Welcome to our Festival blog

We are a small congregation commemorating the 400th anniversary of the death of the village's Elizabethan composer, William Byrd (c.1540 - 1623).

We are planning to erect a permanent memorial to Byrd to mark the quatercentenary since his death, and have begun a fundraising appeal. Our events this year have included a talk on The Life and Times of William Byrd (30 June), including book release; a Commemorative Service of BCP Evensong (2 July); and, welcomed The Stondon Singers who gave a sell-out William Byrd Anniversary Concert on the actual day (4 July). Stondon Massey has also featured on BBC Radio 3's 'Composer of the Week' programme (3-7 July).

This website contains everything you need to know about William Byrd's life and music as well as his links with Stondon Massey. /

Friday 1 April 2011

Puns on Byrd

Both congregations at Stondon Massey and Blackmore have been very good in responding to requests to distribute leaflets and posters around the local community and to organisations whose members might be interested in attending the William Byrd Festival. This has meant me giving a notice at the beginning of the service each week.

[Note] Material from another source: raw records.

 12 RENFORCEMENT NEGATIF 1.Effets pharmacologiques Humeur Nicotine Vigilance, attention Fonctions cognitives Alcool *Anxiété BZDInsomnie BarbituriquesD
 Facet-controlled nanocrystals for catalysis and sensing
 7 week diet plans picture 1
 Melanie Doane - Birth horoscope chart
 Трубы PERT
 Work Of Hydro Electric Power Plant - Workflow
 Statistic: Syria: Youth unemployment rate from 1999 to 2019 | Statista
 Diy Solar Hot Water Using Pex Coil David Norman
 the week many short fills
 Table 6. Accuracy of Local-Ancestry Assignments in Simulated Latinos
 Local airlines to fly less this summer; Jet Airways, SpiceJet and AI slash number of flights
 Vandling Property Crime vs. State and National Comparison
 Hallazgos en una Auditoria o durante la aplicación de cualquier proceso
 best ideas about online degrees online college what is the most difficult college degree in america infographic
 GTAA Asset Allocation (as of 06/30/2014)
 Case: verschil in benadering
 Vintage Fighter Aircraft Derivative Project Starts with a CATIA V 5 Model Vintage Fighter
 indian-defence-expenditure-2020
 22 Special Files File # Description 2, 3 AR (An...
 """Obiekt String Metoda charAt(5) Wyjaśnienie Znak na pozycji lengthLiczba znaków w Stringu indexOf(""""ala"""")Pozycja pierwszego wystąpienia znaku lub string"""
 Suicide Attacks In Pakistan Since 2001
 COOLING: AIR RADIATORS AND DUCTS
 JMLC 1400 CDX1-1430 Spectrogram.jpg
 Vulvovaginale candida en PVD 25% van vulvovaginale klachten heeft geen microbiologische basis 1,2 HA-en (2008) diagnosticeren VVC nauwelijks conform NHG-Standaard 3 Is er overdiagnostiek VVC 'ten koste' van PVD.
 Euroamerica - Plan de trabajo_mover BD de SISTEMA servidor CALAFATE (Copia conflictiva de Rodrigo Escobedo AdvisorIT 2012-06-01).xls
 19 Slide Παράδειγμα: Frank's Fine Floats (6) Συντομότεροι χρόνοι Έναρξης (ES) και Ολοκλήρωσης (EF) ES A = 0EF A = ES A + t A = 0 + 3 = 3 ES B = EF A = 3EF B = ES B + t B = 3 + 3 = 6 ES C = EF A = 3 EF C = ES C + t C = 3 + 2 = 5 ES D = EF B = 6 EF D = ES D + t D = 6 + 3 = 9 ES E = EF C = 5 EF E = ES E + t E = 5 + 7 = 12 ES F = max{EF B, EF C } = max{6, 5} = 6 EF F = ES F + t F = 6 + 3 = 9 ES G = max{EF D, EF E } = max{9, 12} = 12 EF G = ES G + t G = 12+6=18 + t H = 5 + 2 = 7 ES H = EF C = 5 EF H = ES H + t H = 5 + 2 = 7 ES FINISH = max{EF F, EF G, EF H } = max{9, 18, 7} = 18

Readers of our church magazine had a form enclosed which enabled them to buy tickets at a slightly reduced price for a short period of time. I called it the ‘Early Byrd discount’, which got a groan from those in church one Sunday. When I said that many people were buying tickets and flocking to the Byrd Festival, I got a “That’s terrible” remark from one of the congregation sitting in the front row. I then explained that the Festival has two objectives: to raise the awareness of the great composer and musician, and to raise money towards the creation of a new Garden of Remembrance in Stondon churchyard. By attending the Festival members of the congregation would be “killing two birds with one stone”. Of course the choirs will be engaging in bird song when they present their programmes in May. The Services on the Sunday mornings will be full of music: a dawn chorus. When a photographer comes to the event he or she will ask people to watch the birdie.

Once these play on words start you cannot stop, and find that others join in the fun.

One elderly lady came up to me after the service and said “Thanks for making me laugh”.

These puns however are perfectly justifiable! John Harley’s Byrd book, ‘Gentleman of the Chapel Royal’ notes that when John Bull gave a lecture about Byrd in 1597, he compared the great composer to “the Eagle”. Others referred to Byrd’s musical skill, describing him as “our phoenix”. There is also a drawing of an owl with the caption, “I wyll not sing shut in a cage”. This reference is surely to Byrd’s restricted life as a recusant Catholic, but equally someone who wrote protest songs. We learn also that Byrd himself revelled in punning too. On dedication of the first book of Gradualia to Henry Howard, the Earl of Northampton, he wrote (translated): “They say the swan sings more sweetly when death is near. If, in my old age, that BIRD’S sweetness has eluded me in these songs which I have decided ought to be dedicated to you, most illustrious Henry, I have had two powerful defences or incentives in trying in some way to imitate it”.